Hackers Targeting Banks, Social Sites

A yearly security report released Tuesday by technology company Cisco says that banks and online social networks are growing targets for cyber criminals.

"Criminals have been taking note of the large crowds in social-networking sites," said Cisco security researcher Scott Olechowski to AFP. "They steal them with various techniques."

Strategies used to hack into social-networking sites include grabbing passwords and then utilizing the fact that people only have one password for all their accounts.

Cisco said that a specific computer worm has been spread to more than three million computers since 2008.

Crooks also establish counterfeit profiles to gain entrance onto people's sites and trick them into opening files that contain viruses. Social sites are also beleaguered by hackers out to manage and disturb political dissertation.

"The blending of social media for business and pleasure increases the potential for network security troubles, and people, not technology, can often be the source," said Cisco employee Patrick Peterson. "Without proper cognizance of security threats, our natural inclination to trust our 'friends' can result in exposing ourselves, home computers and corporate networks to malware."

Hackers can comb through profiles for information and emails of employees or accounting departments to "spear phish," or aim schemes at specific workers.

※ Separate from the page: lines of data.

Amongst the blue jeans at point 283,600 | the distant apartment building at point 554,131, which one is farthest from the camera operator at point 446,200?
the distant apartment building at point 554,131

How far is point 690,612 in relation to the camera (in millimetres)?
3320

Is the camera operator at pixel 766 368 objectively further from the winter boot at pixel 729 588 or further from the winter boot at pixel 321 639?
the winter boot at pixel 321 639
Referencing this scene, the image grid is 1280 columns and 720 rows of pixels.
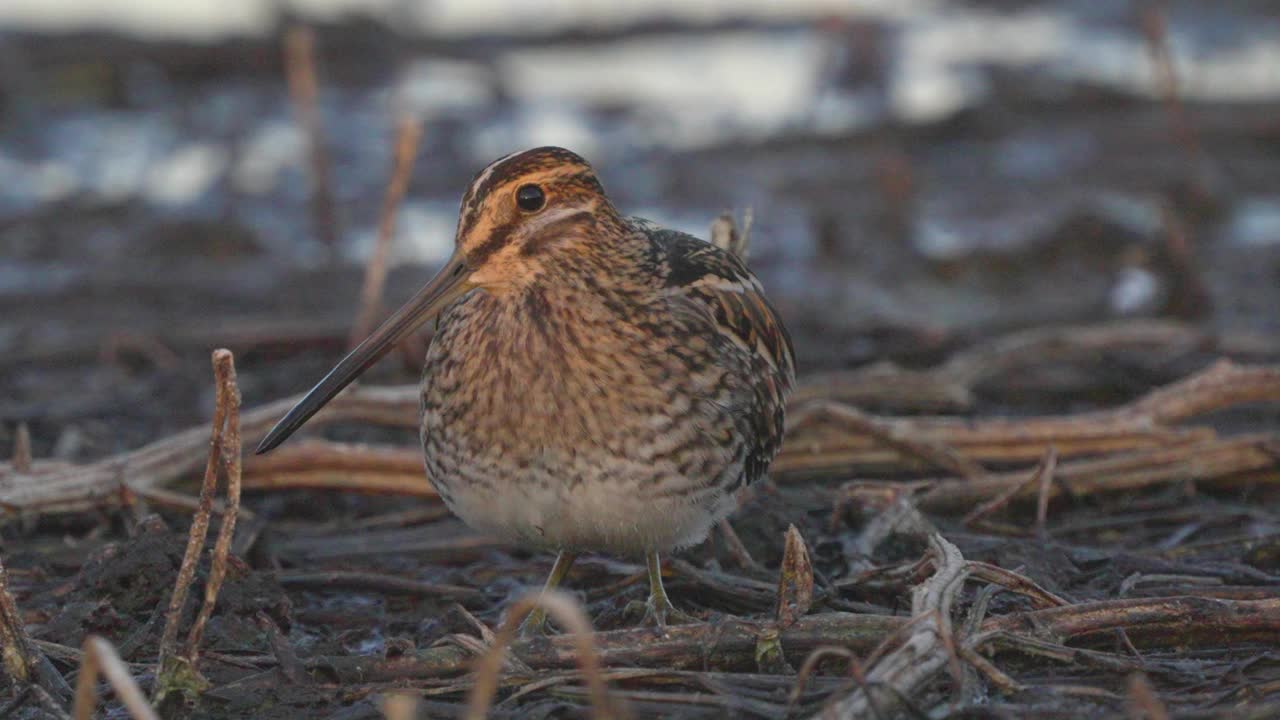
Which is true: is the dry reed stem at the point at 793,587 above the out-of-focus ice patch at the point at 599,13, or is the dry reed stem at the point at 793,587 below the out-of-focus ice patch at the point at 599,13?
below

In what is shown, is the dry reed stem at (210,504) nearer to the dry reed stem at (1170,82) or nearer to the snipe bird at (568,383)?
the snipe bird at (568,383)

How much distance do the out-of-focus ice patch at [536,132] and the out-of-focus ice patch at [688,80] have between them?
23 cm

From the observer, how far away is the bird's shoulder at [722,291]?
4.47 meters

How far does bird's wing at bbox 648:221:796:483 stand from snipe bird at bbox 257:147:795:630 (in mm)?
23

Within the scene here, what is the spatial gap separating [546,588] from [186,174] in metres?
6.28

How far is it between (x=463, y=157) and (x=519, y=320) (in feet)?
20.2

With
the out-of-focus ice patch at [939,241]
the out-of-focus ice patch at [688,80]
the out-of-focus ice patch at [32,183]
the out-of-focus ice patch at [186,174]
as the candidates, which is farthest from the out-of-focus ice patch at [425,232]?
the out-of-focus ice patch at [939,241]

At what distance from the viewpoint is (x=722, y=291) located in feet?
15.0

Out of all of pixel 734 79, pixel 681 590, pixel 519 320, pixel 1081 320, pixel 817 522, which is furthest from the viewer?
pixel 734 79

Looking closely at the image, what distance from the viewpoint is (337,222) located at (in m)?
8.84

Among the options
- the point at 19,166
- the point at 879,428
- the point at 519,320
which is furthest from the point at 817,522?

The possibility for workplace computers to be contaminated via a social-networking site is becoming more commonplace due to the increase of a computer Trojan named Zeus constructed to digitally steal money.

Once on a hard drive, Zeus steals data and changes what is viewed in Web browsers so that people who use online banking see view their balance are in reality having their money stolen by hackers.

"Zeus is sold on a retail basis by criminals to criminals," Olechowski noted. People utilize Zeus to empty accounts of "400,000 to 1.5 million dollars a shot."

Spam is also a highly useful method for convincing people into downloading malware or purchasing bogus products. Cisco's report guesses that the quantity of spam globally in 2010 will increase 30-40%.

Hackers are also benefiting from swifter broadband Internet connections in developing countries where people are not as knowledgeable about Internet security.

The rise of spam in developing countries "means that there is a greater rate of compromised machines, which means there will be more banking Trojans and other malware," Stern noted.

Cisco established a Global Adversary Resource Market Share (ARMS) Race chart, which predicts that about 5 to 10% of the world's personal computers are "compromised" by malevolent software.